» Excerpt provided
┄┄┄┄┄┄
A friend of ours said today that she has to pay $185 per kid per semester to have them ride the school bus. We asked if this was because she lives to close to the school or something, and she said that wasn’t it–everyone has to pay to ride the bus in this school district.
I know that my parents paid about that much when I was in school in the mid eighties and ninties. We had a pass that proved our parents had paid. If you didn’t have it you couldn’t get on the bus. I believe they got a break on each additional kid, but it was not cheap. I distinctly recall hearing my parents discuss it. I grew up in Northern California by the way.
We’re in the CPS (Chicago Public School) system, and there are no school buses at all. Students use the CTA buses if they want. I think they can get a discounted pass, and perhaps even a free one if their income level is low enough, but no, the school system doesn’t pay to transport your kid anymore.
Some suburban districts still do, but of course they’re eating into their budget to do it. The kids might have “free” buses, but they don’t get PE everyday and their art education might be nil. I think I actually prefer the burden for busing being directly borne by the busees.
Unless we’re talking a place where it’s more than a 3 mile walk to school, I think we’d be healthier as a nation if we made them walk, anyhow. There’s just no reason healthy kids need to be bussed for short distances while we’re wailing about childhood obesity rates! If they need more crossing guards for dangerous intersections or areas of sidewalk put in so they can keep off my lawn , that seems like a wiser use of public funds to me.
┄┄┄┄┄┄
Excerpts taken from a spatial dataset
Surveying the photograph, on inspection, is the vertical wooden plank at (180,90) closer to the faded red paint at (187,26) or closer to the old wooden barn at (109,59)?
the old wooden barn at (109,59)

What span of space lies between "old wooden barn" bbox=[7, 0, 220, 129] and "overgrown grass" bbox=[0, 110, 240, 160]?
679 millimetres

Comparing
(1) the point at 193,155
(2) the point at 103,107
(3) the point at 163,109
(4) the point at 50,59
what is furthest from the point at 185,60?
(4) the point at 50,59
┄┄┄┄┄┄
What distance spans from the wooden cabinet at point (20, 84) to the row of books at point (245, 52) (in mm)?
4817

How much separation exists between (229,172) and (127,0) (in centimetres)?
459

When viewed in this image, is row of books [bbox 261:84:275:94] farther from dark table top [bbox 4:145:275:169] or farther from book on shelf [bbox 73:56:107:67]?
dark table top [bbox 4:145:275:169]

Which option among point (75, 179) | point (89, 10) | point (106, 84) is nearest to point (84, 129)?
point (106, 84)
┄┄┄┄┄┄
» Tasks
1 > Translate this sentence from the comments on school bus fees into Spanish: "Students use the CTA buses if they want."
2 > In the comments on school bus fees, what reason does the writer give for the statement "I think I actually prefer the burden for busing being directly borne by the busees."?
The lines are separate material with no connection to the text.

» Answers by task
1 > Los estudiantes usan los autobuses de la CTA si quieren.

2 > Suburban districts that still pay for busing are eating into their budgets to do it. As a result, the kids may get "free" buses but don't get PE every day, and their art education might be nil.